_Assigned task_: Go over the material below and report every line that contains the word "соответствии".

----

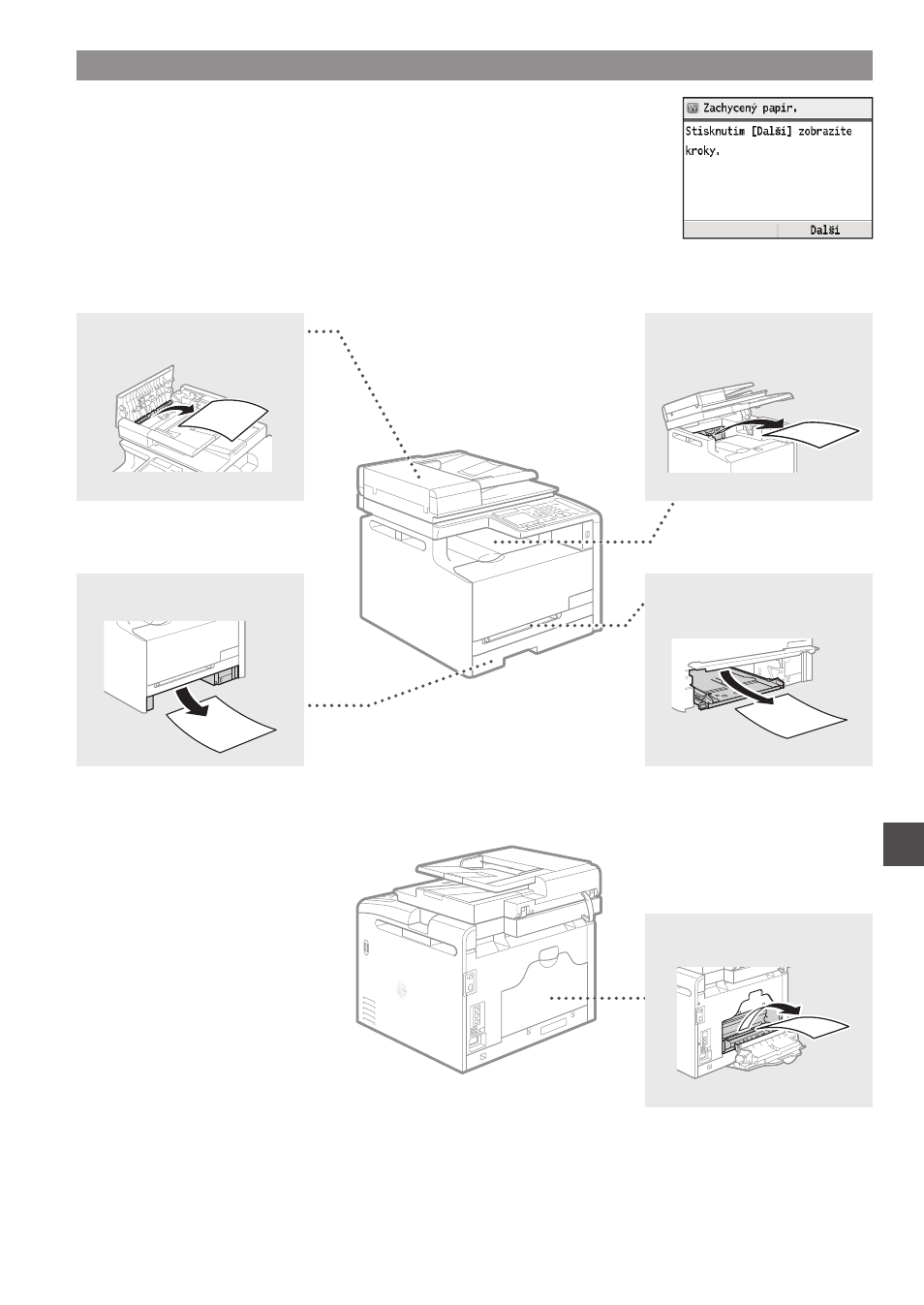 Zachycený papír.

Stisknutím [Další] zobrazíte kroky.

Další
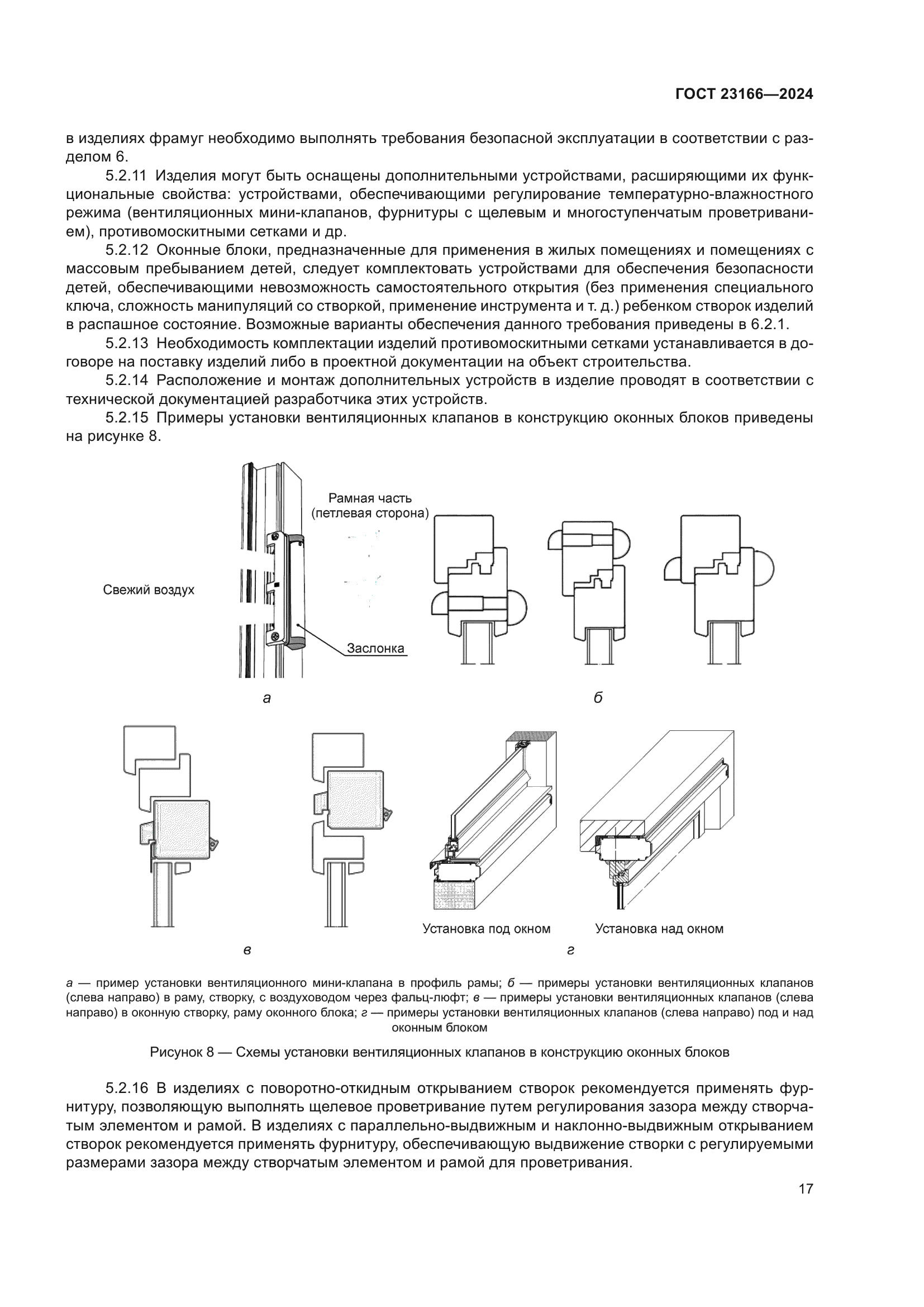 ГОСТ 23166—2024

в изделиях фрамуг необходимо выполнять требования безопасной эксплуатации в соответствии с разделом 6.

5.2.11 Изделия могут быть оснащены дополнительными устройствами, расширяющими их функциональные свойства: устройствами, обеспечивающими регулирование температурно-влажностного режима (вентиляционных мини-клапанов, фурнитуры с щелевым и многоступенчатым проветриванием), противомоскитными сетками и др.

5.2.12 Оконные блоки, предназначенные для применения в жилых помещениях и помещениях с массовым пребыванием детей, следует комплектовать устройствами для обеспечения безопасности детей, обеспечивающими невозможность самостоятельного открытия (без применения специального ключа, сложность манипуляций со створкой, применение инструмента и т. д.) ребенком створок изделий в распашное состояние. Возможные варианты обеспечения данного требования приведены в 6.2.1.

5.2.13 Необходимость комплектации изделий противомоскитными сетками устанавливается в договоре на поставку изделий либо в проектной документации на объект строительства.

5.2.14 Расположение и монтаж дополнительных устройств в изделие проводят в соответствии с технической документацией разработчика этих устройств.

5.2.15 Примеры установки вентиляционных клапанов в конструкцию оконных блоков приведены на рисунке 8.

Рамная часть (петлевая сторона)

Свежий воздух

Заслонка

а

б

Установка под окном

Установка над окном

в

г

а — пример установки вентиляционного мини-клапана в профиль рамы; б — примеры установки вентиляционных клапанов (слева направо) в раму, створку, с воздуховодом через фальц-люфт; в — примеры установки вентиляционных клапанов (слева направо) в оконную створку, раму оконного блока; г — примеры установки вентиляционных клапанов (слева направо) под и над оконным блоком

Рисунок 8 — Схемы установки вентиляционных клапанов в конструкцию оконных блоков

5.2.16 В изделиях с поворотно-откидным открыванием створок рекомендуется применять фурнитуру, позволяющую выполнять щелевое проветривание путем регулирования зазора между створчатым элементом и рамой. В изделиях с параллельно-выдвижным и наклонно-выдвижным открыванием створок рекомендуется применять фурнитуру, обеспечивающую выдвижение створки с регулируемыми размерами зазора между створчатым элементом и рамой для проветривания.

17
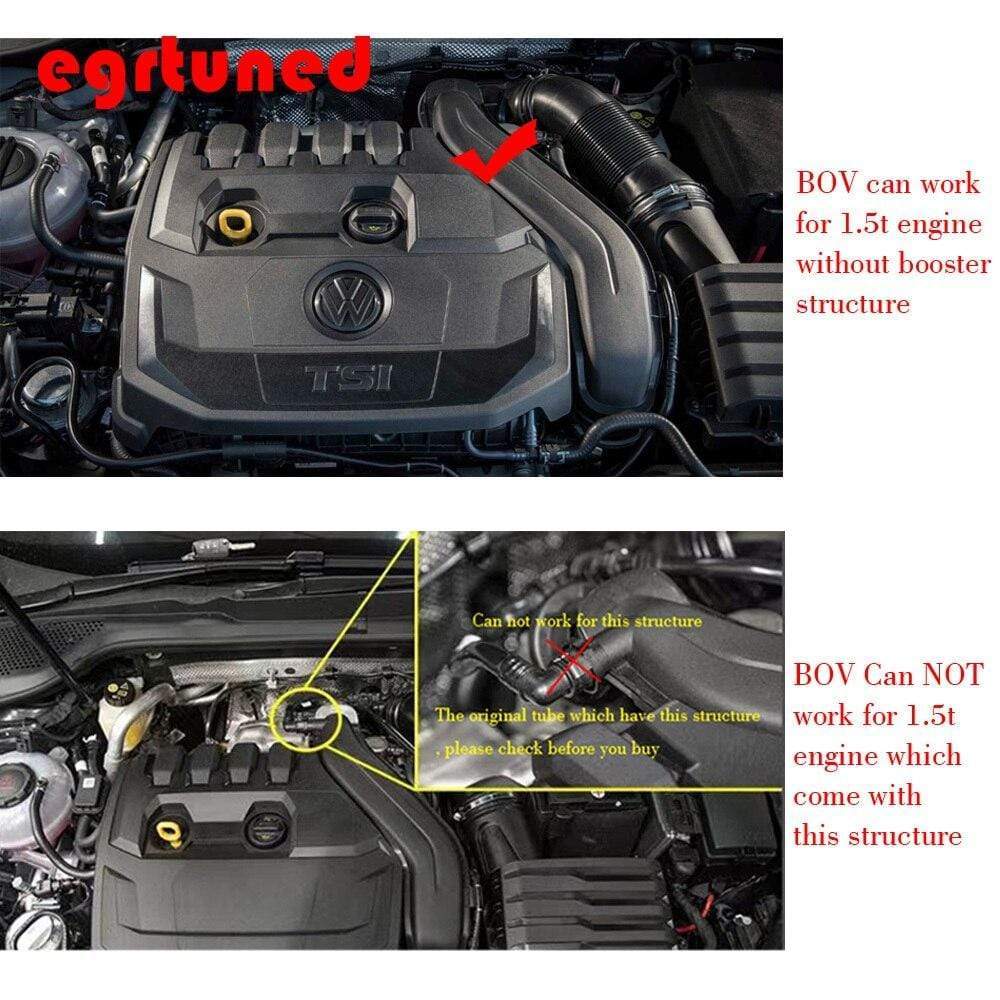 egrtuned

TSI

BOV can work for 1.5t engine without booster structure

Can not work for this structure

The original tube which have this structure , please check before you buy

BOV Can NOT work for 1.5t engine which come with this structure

----

_Solution_:
в изделиях фрамуг необходимо выполнять требования безопасной эксплуатации в соответствии с разделом 6.
5.2.14 Расположение и монтаж дополнительных устройств в изделие проводят в соответствии с технической документацией разработчика этих устройств.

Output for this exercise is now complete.